Quatre principaux faits surnaturels accompagnèrent son dernier soupir. On vit s’exhaler de sa bouche une lumière brillante. Son visage resplendit comme un cristal très pur. Une odeur de sainteté, au sens littéral du mot, embauma tous ceux qui entouraient sa couche funèbre. Une céleste musique fut entendue de plusieurs personnes.

Le cadavre du Saint, divers objets qui lui avaient servi, devinrent autant de sources miraculeuses. Sur son tombeau, les miracles se multiplièrent.

Aussi, après long et scrupuleux examen, après étude attentive de la vie entière et de chacun des actes du serviteur de DIEU, l’Eglise put témoigner de l’héroïsme de ses vertus et de l’éclat de ses miracles, proposer les unes à notre imitation, les autres à notre admiration, les unes et les autres à notre reconnaissance envers DIEU « admirable dans ses Saints ».

Louis Bertrand fut béatifié par Paul V, en 1608S ; canonisé par Clément X, en 1671 ; déclaré par Alexandre VIII patron de la Nouvelle-Grenade. Son corps, miraculeusement préservé, repose dans une châsse, en l’église Saint-Etienne à Valence, où il fut baptisé.

Notre Saint occupe une place nettement distincte entre tous les saints dominicains. Auprès de Pie V, le Pape ; d’An[p.31]tonin, l’évêque ; de Thomas et de Raymond, les docteurs ; de Pierre et Jean, les martyrs ; de Vincent et d’Hyacinthe, apôtres comme lui, il représente plus spécialement le « religieux », l’homme de retraite, de prière, de pénitence.

Tous ne sont pas destinés à marcher sur les traces des premiers ; tous peuvent aspirer à marcher sur les siennes par une conscience droite de leur vocation, par un accomplissement courageux des devoirs qu’elle impose.
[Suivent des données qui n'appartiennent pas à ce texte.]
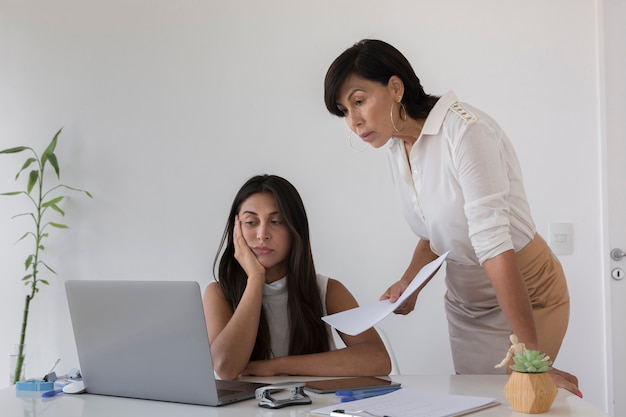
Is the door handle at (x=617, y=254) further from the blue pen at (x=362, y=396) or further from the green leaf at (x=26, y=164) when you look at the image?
the green leaf at (x=26, y=164)

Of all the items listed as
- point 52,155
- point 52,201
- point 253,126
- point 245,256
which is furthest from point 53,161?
point 245,256

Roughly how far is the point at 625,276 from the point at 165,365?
2.17 metres

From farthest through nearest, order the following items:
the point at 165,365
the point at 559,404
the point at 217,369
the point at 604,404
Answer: the point at 604,404, the point at 217,369, the point at 165,365, the point at 559,404

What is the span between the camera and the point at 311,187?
2.92 m

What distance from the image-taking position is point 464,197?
1.56 m

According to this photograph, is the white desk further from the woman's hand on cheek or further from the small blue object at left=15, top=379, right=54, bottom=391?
the woman's hand on cheek

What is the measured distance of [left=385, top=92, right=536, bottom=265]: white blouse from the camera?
149 centimetres

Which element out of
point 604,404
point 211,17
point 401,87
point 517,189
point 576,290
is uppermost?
point 211,17

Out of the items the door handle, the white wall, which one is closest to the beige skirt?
the white wall

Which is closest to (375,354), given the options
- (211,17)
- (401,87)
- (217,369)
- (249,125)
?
(217,369)

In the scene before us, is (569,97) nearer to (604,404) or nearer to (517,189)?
(604,404)

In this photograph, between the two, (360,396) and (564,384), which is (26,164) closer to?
(360,396)

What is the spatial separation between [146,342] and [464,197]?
2.41 ft

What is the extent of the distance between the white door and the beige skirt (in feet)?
3.77
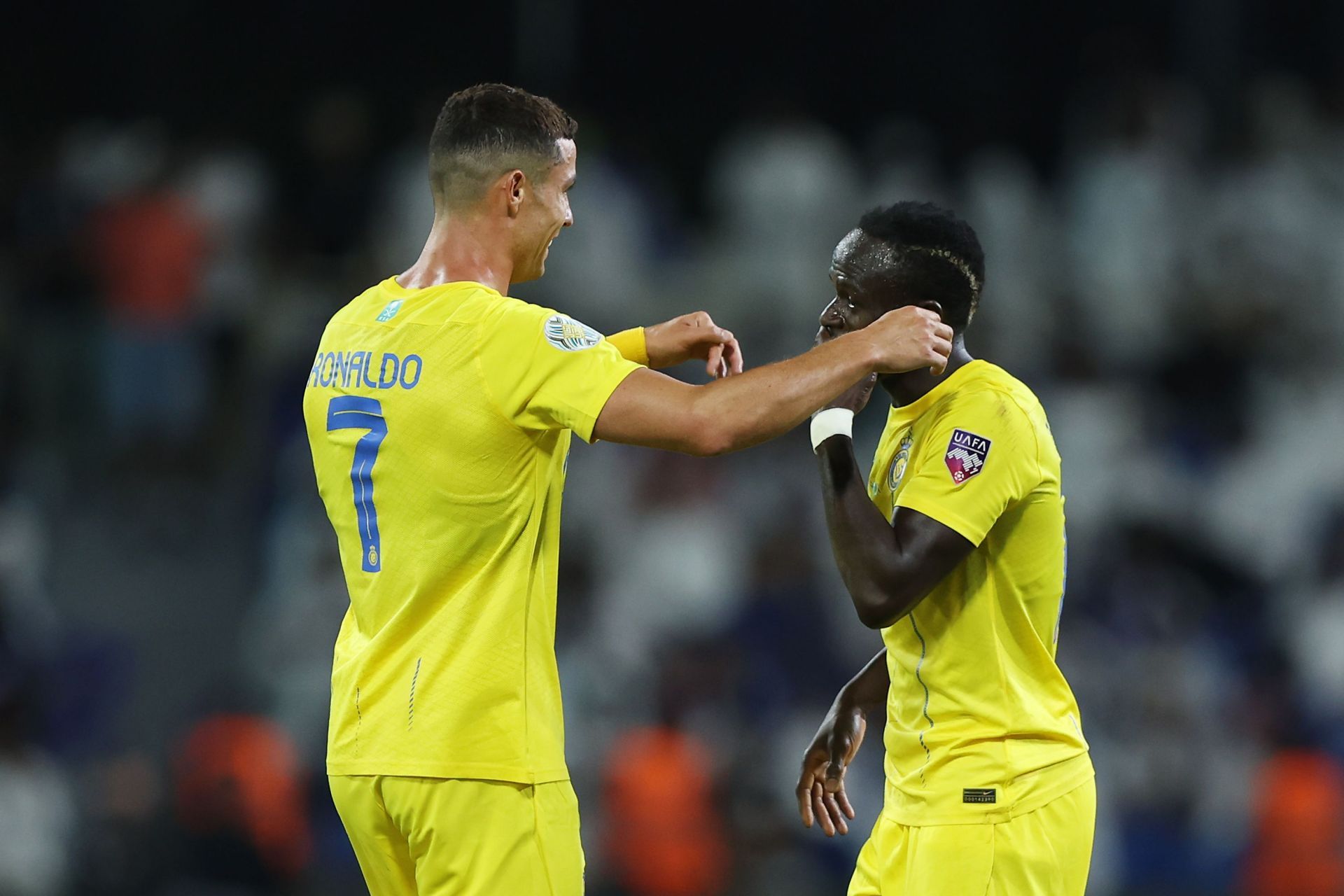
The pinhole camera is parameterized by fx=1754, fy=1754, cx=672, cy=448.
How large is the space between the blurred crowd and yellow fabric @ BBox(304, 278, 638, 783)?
479 cm

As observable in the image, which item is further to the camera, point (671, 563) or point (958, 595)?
point (671, 563)

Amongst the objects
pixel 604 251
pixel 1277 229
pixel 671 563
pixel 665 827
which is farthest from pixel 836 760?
pixel 1277 229

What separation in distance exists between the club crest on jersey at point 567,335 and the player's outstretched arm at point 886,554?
0.67 meters

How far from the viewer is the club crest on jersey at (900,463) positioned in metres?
4.09

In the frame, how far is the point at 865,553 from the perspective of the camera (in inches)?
149

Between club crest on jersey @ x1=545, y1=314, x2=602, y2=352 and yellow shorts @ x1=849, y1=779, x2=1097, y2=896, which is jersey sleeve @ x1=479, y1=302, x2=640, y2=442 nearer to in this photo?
club crest on jersey @ x1=545, y1=314, x2=602, y2=352

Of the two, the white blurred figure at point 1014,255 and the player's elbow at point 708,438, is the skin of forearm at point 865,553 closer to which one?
the player's elbow at point 708,438

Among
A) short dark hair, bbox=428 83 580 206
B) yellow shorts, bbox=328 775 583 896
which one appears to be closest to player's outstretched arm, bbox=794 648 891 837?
yellow shorts, bbox=328 775 583 896

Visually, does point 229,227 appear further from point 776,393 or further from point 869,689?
point 776,393

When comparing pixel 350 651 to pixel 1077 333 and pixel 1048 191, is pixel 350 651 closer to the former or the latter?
pixel 1077 333

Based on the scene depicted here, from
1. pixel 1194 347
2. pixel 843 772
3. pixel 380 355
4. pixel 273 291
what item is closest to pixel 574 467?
pixel 273 291

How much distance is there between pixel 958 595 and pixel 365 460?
1.35 meters

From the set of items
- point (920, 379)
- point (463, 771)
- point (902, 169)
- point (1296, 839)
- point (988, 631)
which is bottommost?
point (1296, 839)

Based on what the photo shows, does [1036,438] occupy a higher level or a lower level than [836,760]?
higher
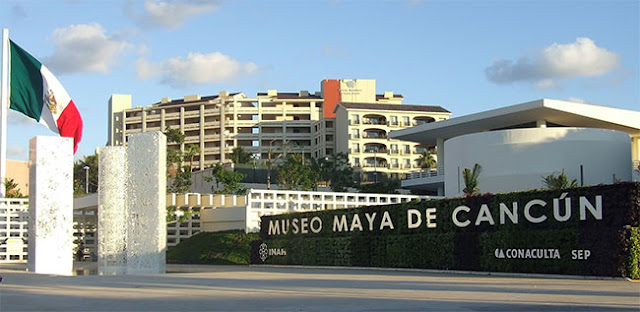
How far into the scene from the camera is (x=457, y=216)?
27250mm

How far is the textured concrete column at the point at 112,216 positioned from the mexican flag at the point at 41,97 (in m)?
2.42

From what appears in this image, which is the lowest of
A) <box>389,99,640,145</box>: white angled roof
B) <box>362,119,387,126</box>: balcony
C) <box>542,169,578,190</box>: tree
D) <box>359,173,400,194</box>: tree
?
<box>542,169,578,190</box>: tree

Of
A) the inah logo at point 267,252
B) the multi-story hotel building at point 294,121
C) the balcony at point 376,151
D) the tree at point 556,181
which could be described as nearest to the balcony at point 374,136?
the multi-story hotel building at point 294,121

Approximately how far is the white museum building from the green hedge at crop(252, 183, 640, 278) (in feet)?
78.4

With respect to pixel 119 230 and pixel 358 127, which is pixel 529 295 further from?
pixel 358 127

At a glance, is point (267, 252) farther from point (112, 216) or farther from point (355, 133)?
point (355, 133)

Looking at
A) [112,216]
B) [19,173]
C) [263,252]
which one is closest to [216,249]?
[263,252]

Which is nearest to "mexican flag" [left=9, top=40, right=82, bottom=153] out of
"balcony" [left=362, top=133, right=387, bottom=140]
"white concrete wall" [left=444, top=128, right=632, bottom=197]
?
"white concrete wall" [left=444, top=128, right=632, bottom=197]

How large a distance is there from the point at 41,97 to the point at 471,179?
101 feet

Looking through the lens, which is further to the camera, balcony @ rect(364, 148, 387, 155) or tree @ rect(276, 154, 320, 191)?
balcony @ rect(364, 148, 387, 155)

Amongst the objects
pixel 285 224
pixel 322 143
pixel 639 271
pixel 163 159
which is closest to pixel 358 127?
pixel 322 143

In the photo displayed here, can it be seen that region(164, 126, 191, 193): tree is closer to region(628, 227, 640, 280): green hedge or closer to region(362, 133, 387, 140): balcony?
region(362, 133, 387, 140): balcony

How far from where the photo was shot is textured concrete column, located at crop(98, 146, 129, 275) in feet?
106

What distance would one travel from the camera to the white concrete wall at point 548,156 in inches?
2126
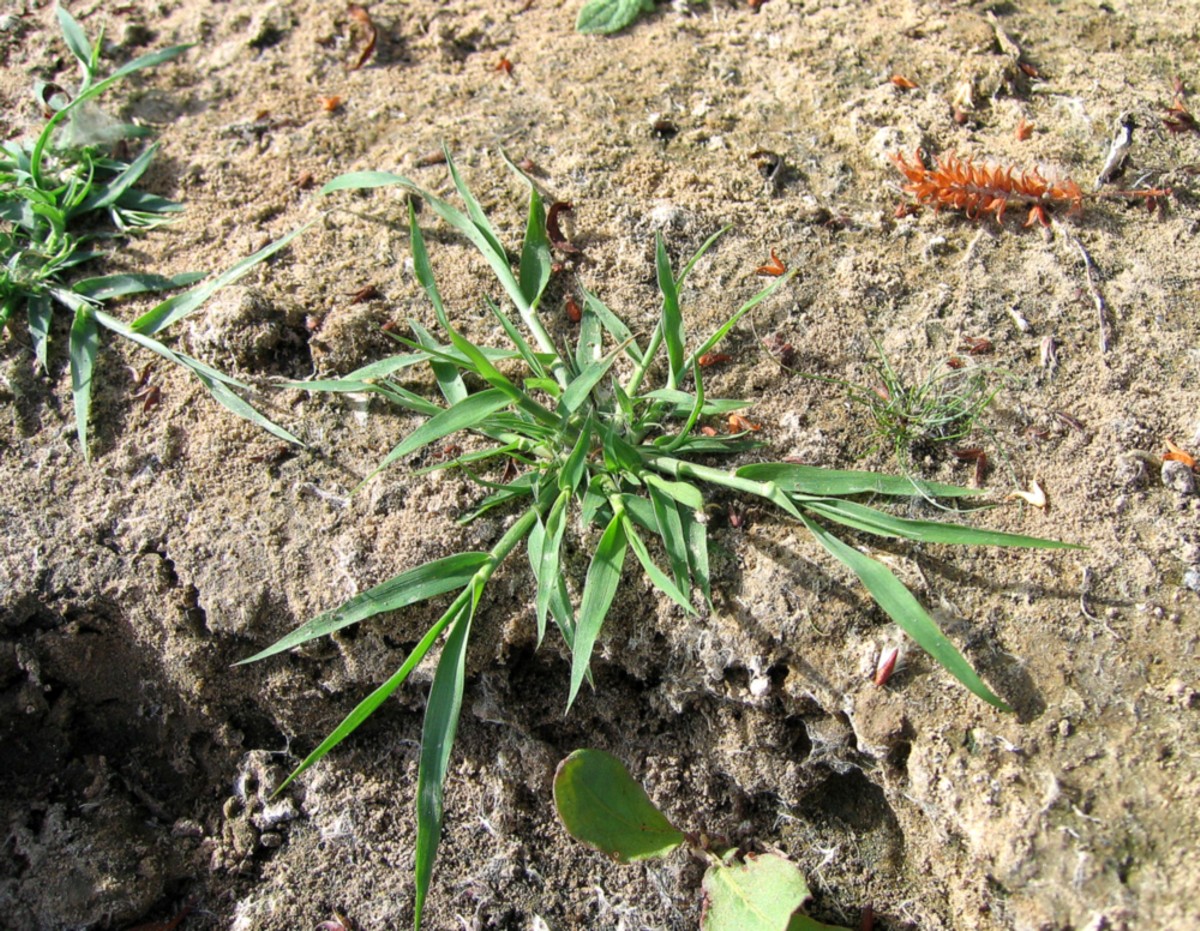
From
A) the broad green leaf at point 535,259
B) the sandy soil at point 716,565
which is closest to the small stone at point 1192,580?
the sandy soil at point 716,565

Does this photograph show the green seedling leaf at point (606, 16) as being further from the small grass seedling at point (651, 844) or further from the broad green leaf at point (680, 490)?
the small grass seedling at point (651, 844)

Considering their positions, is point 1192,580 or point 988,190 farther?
point 988,190

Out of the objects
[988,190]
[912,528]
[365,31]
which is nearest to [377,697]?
[912,528]

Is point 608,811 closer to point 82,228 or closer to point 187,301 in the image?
point 187,301

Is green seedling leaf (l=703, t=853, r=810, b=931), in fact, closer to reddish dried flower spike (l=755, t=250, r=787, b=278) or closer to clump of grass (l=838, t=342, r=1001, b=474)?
clump of grass (l=838, t=342, r=1001, b=474)

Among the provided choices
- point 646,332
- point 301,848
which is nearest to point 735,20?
point 646,332

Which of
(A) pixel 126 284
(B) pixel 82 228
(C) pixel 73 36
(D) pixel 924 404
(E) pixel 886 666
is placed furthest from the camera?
(C) pixel 73 36
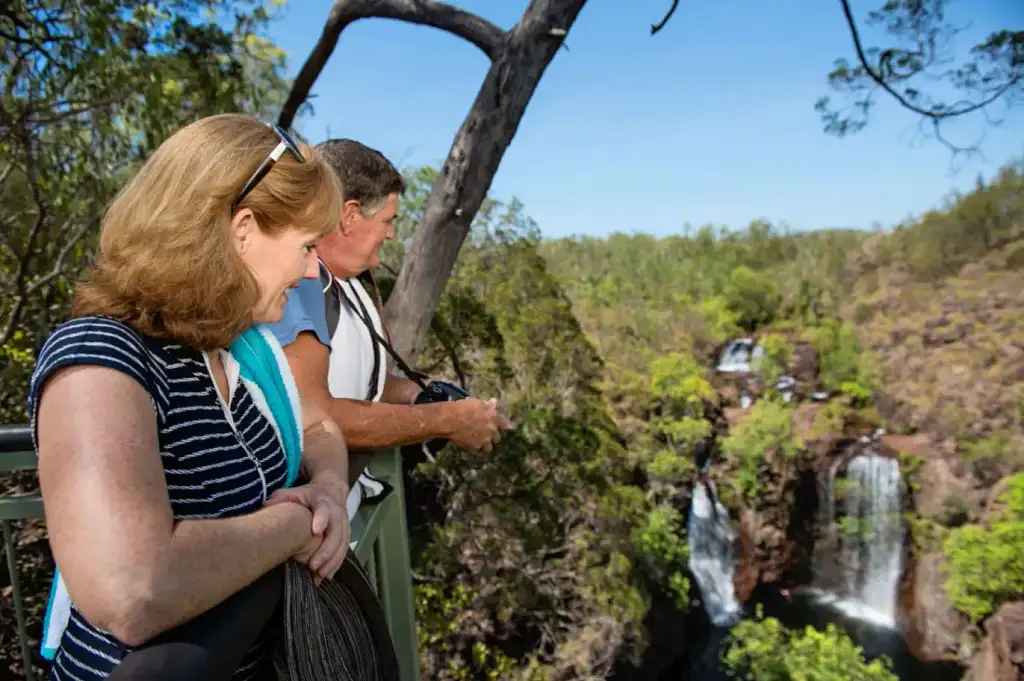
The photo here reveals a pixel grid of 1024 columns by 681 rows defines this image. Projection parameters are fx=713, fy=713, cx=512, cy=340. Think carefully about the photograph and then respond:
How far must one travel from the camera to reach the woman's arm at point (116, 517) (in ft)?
1.86

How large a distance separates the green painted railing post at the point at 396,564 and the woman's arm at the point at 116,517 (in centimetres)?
83

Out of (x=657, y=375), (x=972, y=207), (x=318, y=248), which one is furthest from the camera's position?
(x=972, y=207)

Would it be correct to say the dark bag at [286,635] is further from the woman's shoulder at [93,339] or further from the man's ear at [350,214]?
the man's ear at [350,214]

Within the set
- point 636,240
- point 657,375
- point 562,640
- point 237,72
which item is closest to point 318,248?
point 237,72

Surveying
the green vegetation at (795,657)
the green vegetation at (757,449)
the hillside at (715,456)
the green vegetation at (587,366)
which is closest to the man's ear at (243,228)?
the green vegetation at (587,366)

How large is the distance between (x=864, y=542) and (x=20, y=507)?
19.6 metres

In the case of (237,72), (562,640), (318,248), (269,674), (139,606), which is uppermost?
(237,72)

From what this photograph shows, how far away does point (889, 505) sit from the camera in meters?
17.4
O saint Louis Bertrand, patron et modèle des religieux, priez pour nous.


APPROBATION DE L’ORDRE.

Nous avons lu par ordre du T. R. Père Provincial le travail du R. P. Folghera, intitulé « Saint Louis Bertrand », et l’avons jugé digne de l’impression.

  • Fr. M.-B. SCHWALM, des Fr. Prêc., Lecteur en théologie.
  • Fr. J.-H. HAGE, des Fr. Prêc., Lecteur en théologie.

IMPRIMATUR :

  • Fr. R. BOULANGER, Prieur Provinc.